The retinal responses to SA for the BLUR condition are significantly lower than DEF for 0.3, and 0.5 µm blur magnitude (see
Fig. 7), implying that the retina is more sensitive to SA than DEF. Image statistics show no significant differences in grayscale values between DEF and SA, and therefore we do not expect significant differences in the contrast content of the images. Hence, contrast alone could not possibly account for the ERG differences observed between stimuli blurred with DEF or SA. The spatial frequency content differs between DEF and SA in a systematic way. The difference in the high spatial frequency content between these two blur types could cause a difference in the retinal responses when blurring the image with SA (BLUR) because the central part of the retina that exhibits high spatial resolution would be stimulated optimally with SA but not DEF.
We tested adult observers with either emmetropia or myopia and found no differences in the retinal responses between the two groups. This is in disagreement with previous psychophysical studies that showed that myopes are less sensitive to peripheral blur,
10,16,37 which could indicate that the peripheral ERG responses of myopes might also differ from those of emmetropes. Of course, a direct comparison between retinal physiological responses and psychophysical responses is not possible, as many compensatory or adaptation/habituation mechanisms might be in play. The lack of difference between refractive groups in our study may be a consequence of testing adult subjects with stable refractive error. A recent study in children showed that when blur sensitivity was measured as depth-of-focus, children with progressing myopia had lower sensitivity compared with emmetropes.
17 A longitudinal study of sensitivity to blur and retinal responses to blur on children before they become myopic would be able to answer these questions and elucidate the discrepancies discussed above.
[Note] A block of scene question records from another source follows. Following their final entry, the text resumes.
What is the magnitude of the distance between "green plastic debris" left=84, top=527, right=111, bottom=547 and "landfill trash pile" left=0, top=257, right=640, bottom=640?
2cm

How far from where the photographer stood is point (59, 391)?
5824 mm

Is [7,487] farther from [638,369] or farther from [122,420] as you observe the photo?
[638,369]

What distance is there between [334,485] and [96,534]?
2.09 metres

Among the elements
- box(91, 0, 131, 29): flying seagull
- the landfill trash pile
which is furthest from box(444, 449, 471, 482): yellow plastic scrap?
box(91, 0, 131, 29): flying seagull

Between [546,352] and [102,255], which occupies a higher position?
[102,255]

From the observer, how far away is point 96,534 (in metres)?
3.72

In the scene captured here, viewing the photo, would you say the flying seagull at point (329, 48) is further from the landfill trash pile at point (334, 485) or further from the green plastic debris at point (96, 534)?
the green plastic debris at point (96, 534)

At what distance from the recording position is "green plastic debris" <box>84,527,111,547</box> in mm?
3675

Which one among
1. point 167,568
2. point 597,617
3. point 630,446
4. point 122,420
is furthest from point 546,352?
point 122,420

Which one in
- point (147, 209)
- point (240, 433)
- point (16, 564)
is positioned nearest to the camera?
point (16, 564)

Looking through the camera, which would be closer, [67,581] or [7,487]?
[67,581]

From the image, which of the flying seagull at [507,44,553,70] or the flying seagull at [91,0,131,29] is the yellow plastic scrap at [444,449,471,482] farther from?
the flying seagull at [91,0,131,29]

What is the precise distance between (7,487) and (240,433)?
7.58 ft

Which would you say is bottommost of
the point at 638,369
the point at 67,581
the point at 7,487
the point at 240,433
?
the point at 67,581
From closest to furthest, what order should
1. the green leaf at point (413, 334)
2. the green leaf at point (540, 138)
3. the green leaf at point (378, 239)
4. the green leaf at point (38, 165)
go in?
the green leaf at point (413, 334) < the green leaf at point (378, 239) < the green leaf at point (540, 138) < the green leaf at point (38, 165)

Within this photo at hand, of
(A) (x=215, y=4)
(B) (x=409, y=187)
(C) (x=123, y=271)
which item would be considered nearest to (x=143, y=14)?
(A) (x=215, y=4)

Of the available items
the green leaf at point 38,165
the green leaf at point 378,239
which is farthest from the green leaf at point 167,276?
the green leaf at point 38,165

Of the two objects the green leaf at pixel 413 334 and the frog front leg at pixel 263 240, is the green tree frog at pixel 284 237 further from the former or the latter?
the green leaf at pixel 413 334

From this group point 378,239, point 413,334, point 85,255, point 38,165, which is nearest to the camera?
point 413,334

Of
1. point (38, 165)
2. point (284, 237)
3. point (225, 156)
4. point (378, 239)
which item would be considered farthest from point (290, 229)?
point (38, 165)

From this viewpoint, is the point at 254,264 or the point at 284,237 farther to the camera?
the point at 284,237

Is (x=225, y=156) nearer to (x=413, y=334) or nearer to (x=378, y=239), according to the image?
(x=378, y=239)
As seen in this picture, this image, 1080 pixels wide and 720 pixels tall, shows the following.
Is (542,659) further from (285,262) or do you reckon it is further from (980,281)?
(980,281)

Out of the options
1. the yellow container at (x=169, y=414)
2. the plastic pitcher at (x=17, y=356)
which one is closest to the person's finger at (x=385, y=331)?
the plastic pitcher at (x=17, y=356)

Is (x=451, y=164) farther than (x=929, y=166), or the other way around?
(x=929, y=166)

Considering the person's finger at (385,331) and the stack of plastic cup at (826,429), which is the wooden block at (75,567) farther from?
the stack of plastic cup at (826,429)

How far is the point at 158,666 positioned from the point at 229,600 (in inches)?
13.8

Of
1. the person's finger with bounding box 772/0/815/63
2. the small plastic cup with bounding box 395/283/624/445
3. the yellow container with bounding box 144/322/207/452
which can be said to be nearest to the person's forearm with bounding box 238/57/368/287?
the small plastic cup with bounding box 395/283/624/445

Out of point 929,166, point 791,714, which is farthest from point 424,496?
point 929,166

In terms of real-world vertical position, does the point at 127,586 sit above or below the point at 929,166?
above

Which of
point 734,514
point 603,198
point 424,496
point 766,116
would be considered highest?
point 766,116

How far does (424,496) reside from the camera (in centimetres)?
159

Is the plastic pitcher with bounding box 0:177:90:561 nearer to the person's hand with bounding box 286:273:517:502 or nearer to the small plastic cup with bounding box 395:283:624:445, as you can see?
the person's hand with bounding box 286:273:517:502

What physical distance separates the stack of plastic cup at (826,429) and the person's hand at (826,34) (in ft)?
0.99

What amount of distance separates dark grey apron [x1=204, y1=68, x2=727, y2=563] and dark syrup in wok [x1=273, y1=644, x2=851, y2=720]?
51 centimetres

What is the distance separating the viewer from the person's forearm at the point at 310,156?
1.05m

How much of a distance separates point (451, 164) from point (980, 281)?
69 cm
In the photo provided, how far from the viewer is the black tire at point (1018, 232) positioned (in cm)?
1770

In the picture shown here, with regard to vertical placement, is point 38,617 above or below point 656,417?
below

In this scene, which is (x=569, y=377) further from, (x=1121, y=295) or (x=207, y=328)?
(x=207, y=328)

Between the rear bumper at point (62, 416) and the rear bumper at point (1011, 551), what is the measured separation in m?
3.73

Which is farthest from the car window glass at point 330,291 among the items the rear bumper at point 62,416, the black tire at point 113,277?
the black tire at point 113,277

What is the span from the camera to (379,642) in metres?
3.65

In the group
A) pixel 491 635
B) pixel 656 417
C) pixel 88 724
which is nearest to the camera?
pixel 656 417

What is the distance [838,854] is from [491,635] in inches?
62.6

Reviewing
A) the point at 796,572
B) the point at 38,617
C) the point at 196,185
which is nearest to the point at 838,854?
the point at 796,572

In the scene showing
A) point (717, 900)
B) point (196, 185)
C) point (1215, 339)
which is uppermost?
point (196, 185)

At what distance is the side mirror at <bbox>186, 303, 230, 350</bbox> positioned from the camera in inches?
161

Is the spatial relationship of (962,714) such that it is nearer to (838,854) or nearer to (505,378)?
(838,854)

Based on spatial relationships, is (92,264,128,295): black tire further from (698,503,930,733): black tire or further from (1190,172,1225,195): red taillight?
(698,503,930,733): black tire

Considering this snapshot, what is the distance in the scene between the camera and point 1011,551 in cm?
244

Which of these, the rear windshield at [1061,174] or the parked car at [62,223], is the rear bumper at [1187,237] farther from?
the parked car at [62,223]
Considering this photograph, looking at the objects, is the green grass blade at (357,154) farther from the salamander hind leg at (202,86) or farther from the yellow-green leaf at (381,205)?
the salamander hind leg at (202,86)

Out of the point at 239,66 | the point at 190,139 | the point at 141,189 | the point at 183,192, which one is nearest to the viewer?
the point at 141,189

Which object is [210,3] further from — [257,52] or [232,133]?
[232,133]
In conclusion, we demonstrated that retinal responses to different types of digitally blurred images can be decoupled and studied in isolation. DLS blurred with DEF, AST, and SA at varying blur magnitudes can be used to elicit retinal responses. DEF and SA significantly decrease the amplitude of adult observers’ retinal responses; however, simulated AST does not affect ERGs, at least for the levels of blur used in this study. Our results indicate a retinal area between 6 degrees and 12 degrees eccentricity of increased sensitivity to blur for DEF and SA, whereas SA affects the retinal responses to a greater extent than DEF. To our knowledge, this is the first study to show greater retinal sensitivity for SA than DEF. SA might play a more important role in guiding the emmetropization process than DEF. Testing young children on the path for developing myopia with our novel paradigm would shed light on a peripheral retinal mechanism that is differentially sensitive to one type of blur than another and may lead to an abnormal emmetropization process.